BEGIN TEXT EXCERPT

A certain amount of technical ability is required as a modern researcher. From running simulations, running large calculations, applying data transformation and analysis or even automating mundane tasks such as renaming and moving data files, learning to program can really help improve your workflow and productivity.
This page is a compilation of resources and learning materials that starts with learning to program from scratch to using the University’s High Performance Computing (HPC) clusters.
Often the software you use to carry out your research will influence your language choice, but if you’re starting from zero, Python is a great choice.
We’ve compiled a list of resources for learning Python from scratch.
Integrated Development Environments (IDEs) are text editors designed for writing code. They generally feature syntax highlighting, offer code suggestions and code debugging, allowing you to pause your program and examine it when checking for errors.
Python has many statistics libraries but the ones you will be using most is pandas, which offers data structures and operations for manipulating numerical tables and time series, and numpy which is a library optimised for performing numerical operations on large matrices. The two aforementioned libraries are used as the base part of many other scientific Python packages.

END TEXT EXCERPT

_TASK INSTRUCTIONS:_
[A] Answer these questions from the page on learning to program, one answer per line, marked the same way:
(i) Which language does it suggest for someone starting from zero?
(ii) What do IDEs allow you to do when checking for errors?
(iii) What is numpy optimised for?
[B] Using only the page on learning to program, explain in one to three sentences why pandas and numpy are worth learning.
[C] Reproduce everything from "A certain amount" down to "a great choice." in the page on learning to program.

BEGIN DATA PROVIDED

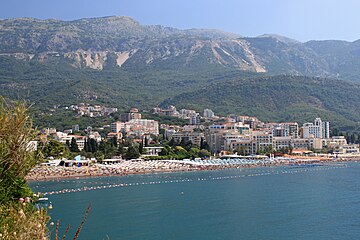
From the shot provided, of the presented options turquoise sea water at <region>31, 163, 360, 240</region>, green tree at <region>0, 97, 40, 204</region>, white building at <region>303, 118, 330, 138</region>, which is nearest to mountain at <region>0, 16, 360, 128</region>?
white building at <region>303, 118, 330, 138</region>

END DATA PROVIDED

_ANSWERS FOR THE TASKS:_
[A]
(i) Python
(ii) Pause your program and examine it
(iii) Performing numerical operations on large matrices

[B] They are the statistics libraries you will use most in Python. pandas offers data structures and operations for numerical tables and time series, and numpy is optimised for numerical operations on large matrices. Both also serve as the base part of many other scientific Python packages.

[C]
A certain amount of technical ability is required as a modern researcher. From running simulations, running large calculations, applying data transformation and analysis or even automating mundane tasks such as renaming and moving data files, learning to program can really help improve your workflow and productivity.
This page is a compilation of resources and learning materials that starts with learning to program from scratch to using the University’s High Performance Computing (HPC) clusters.
Often the software you use to carry out your research will influence your language choice, but if you’re starting from zero, Python is a great choice.